59 Kan. 654 | Kan. | 1898

Doster, C. J.

The Sedgwick Milling and Elevator Company and the Newton Milling and Elevator Company were corporations. B. Warkentin was a stockholder in both of them. The first-named company was indebted to the one last named in the sum of $2480, to recover which suit was brought and judgment rendered in February, 1895. Upon the recovery of judgment execution thereon was issued and returned unsatisfied. The judgment creditor thereupon instituted proceedings under the statute to secure an order for the issuance of execution against Warkentin for the payment of a balance due upon his stock subscription to the Sedgwick Company and his statutory liability in addition. Upon the hearing of the motion for execution the court made the following order :

“It is therefore considered, ordered and adjudged by the court here that the said Newton Milling and Elevator Company have judgment lien against B. Warkentin for said sum of $2480, and interest at ten per cent. That said B. Warkentin pay into this court the unpaid balance of his said stock, to wit: The sum of $800 to be applied to the satisfaction of the judgment of the plaintiff herein [Newton Milling and Elevator Company] and it is further ordered by the court that the said B. Warkentin pay into this court for the purpose of the satisfaction of the judgment the further sum of $1680, together with a sufficient amount in addition thereto to pay the costs of this action and interest on said judgment up to the time said money shall be paid at the rate of ten per cent.”
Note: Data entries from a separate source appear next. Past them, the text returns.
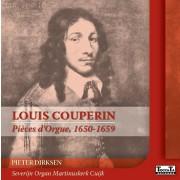 Louis Couperin: Pièces d'Orgue, 1650-1659 - Dirksen, Pieter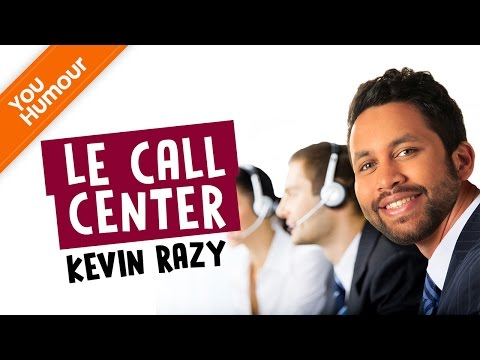KEVIN RAZY - Le call center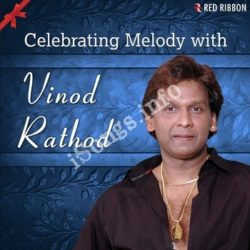 Celebrating Melody With Vinod Rathod Songs Free Download (Celebrating Melody With Vinod Rathod Movie Songs)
This order was complied with, the payment was made by Warkentin and the amount applied upon the judgment creditor’s claim. Several months after-wards the plaintiff in error also obtained judgment against the Sedgwick Company. Execution was is*656sued upon this judgment and was levied upon a number of small articles of property belonging to the judgment debtor, no one of them, however, possessing any considerable value. Upon the execution sale they realized in the aggregate forty dollars. The execution as to the remainder of the judgment was returned unsatisfied. The plaintiff in error thereupon also instituted proceedings against Warkentin for leave to issue execution against him in respect of his liability as a stockholder; in the Sedgwick Company.
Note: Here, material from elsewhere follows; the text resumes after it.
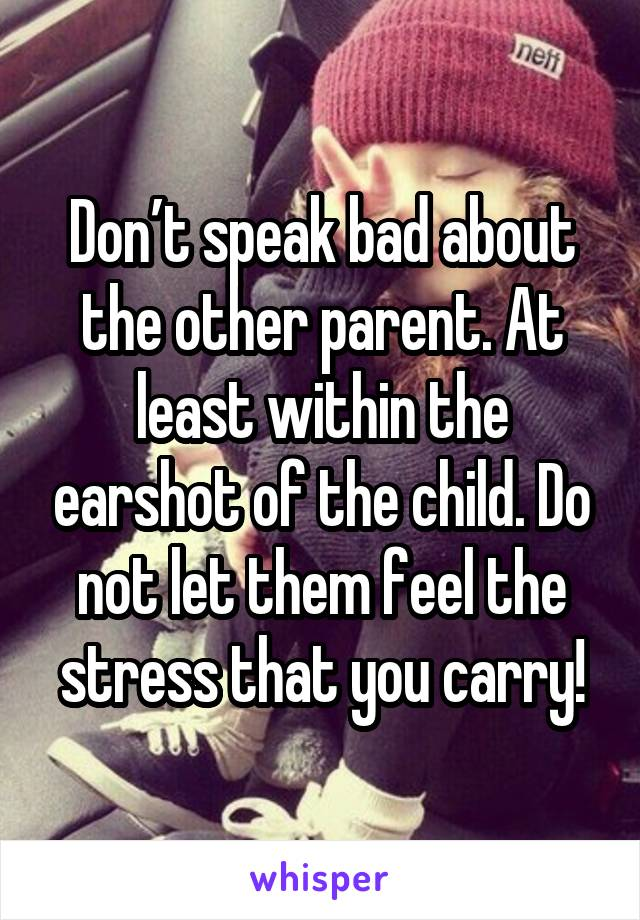 Don't speak bad about the other parent. At least within the earshot of the child. Do not let them feel the stress that you carry!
These proceedings were resisted upon the ground that he had previously discharged his stockholder’s liability in the case brought against him by the Newton Company. To this it was replied that the proceedings in that case constituted no defense in this o.ne, because, first, the sheriff’s return of execution nulla bona in the first case was false, there being at that time at least forty dollars worth of property belonging to the execution debtor, as afterwards shown by the levy and sale of that amount in the second case ; and second, that the proceedings in the' case of the Newton Company against Warkentin lacked conformity to the statutory requirements, in that a judgment for money was rendered instead of an order giving leave to issue execution. The judgment of the court below was in favor of Warkentin, and from it the Sedgwick City Bank prosecutes error to this court.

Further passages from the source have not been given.